▶ _Soal dan Tugas_
[A] Jawablah pertanyaan berikut berdasarkan teks tentang perbedaan Kopassus dan antiteror polisi.
(i) Doktrin apa yang cenderung dipegang operasi antiteror Polri?
(ii) Di negara mana dan pada tahun berapa Kopassus membebaskan sandera pesawat Garuda Indonesia ‘Woyla’?
(iii) Apa perintah yang diberikan dalam operasi pembebasan sandera tersebut?
[B] Teruskan teks tentang perbedaan Kopassus dan antiteror polisi mulai dari sesudah kalimat terakhirnya.

▶ _Kutipan Halaman_
________

Beda Kopassus & Antiteror Polisi, Doktrin Berbanding Terbalik Saat Tumpas Kejahatan, Musuh Berlarian
Beda Kopassus & Antiteror Polisi, Doktrin Berbanding Terbalik Saat Tumpas Kejahatan, Musuh Berlarian
Penulis: fadhila rahma | Editor: Welly Hadinata
SRIPOKU.COM - Kopassus dan antiteror polisi rupanya memiliki perbedaan yang mencolok, diawali dari doktrinnya saja keduanya memiliki cara melawan musuh yang berbeda.
Meski keduanya tetap mengedepankan pendekatan persuasif yang menjunjung HAM.
Dilansir Sripoku.com dari berbagai sumber, Operasi antiteror TNI lebih mencerminkan aksi ‘pukul dulu urusan belakangan’, sementara operasi antiteror Polri cenderung berdoktrin ‘pahami dulu urusannya baru dipukul’.
Artinya dalam operasi antiteror pasukan khusus TNI cenderung melakukan pencegahan, penindakan cepat, dan tidak begitu memikirkan pengembangan kasus terorisme yang sedang ditangani.

Oleh karena itu dalam melaksanakan operasi antiteror seperti yang pernah dilakukan Kopassus saat membebaskan sandera pesawat Garuda Indonesia ‘Woyla’ di Thailand (1981), perintahnya jelas.
Perintahnya yaitu habisi teroris bersenjata dan selamatkan sandera dengan cara apa pun.
Tidak ada perintah menangkap teroris hidup-hidup untuk kepentingan penyelidikan atau pengusutan lebih lanjut.

________

▶ _Data yang Ditampilkan_

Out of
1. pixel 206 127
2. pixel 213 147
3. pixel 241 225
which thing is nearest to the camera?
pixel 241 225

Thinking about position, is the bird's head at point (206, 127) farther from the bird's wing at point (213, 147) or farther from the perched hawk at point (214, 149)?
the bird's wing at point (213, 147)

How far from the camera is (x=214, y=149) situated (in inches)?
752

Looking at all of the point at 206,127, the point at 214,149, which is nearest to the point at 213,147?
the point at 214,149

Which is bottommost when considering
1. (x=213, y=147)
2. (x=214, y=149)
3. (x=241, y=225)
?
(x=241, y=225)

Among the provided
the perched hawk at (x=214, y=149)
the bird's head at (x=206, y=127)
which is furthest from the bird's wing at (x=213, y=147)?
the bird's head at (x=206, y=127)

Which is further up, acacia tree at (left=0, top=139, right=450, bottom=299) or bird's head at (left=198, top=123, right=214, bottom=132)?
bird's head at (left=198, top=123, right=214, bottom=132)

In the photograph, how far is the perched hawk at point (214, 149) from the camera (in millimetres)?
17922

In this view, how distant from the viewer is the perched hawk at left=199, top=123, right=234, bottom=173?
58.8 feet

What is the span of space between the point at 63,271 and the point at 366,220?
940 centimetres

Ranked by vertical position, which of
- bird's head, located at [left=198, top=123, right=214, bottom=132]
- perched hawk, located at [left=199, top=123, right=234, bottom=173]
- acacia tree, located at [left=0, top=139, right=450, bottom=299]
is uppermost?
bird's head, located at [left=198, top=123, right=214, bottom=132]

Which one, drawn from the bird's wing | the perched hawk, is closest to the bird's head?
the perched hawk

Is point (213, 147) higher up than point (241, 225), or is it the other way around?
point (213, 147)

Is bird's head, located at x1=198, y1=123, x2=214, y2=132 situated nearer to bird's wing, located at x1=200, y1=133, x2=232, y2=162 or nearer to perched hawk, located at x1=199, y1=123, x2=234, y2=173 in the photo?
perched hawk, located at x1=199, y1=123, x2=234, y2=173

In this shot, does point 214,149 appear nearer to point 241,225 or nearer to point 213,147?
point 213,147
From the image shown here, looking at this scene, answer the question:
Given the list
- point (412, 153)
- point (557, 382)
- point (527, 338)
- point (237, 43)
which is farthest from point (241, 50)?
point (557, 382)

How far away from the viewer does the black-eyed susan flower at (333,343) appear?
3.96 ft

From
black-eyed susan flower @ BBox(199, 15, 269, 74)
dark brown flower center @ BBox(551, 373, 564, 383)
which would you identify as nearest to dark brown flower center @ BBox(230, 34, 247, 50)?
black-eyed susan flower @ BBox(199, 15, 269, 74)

________

▶ _Jawaban_
[A]
(i) Operasi antiteror Polri cenderung berdoktrin ‘pahami dulu urusannya baru dipukul’.
(ii) Kopassus membebaskan sandera itu di Thailand pada tahun 1981.
(iii) Perintahnya adalah menghabisi teroris bersenjata dan menyelamatkan sandera dengan cara apa pun.

[B]
Sedangkan pasukan khusus antiteror Polri cenderung bertindak ketika ada kejadian dan saat melakukan tindakan selalu diupayakan menangkap teroris hidup-hidup demi kepentingan pengembangan kasus.
Maka dengan doktrin dalam operasi antiteror yang berbeda itu, penanganan yang dilakukan oleh pasukan khusus polisi jika dipandang dari sisi militer terkesan terlalu lama dan ‘bertele-tele’.
Aparat kepolisian seperti anggota Densus 88 yang memiliki kesan menyeramkan, tugas utamanya memang untuk menegakkan hukum dan setelah tersangka menjalani hukumannya, ia bisa kembali ke kehidupan normal.

Oleh karena itu dalam operasi antiterornya anggota Densus 88 juga harus melakukan tindakan secara ‘tegas dan terukur’ seperti polisi pada umumnya.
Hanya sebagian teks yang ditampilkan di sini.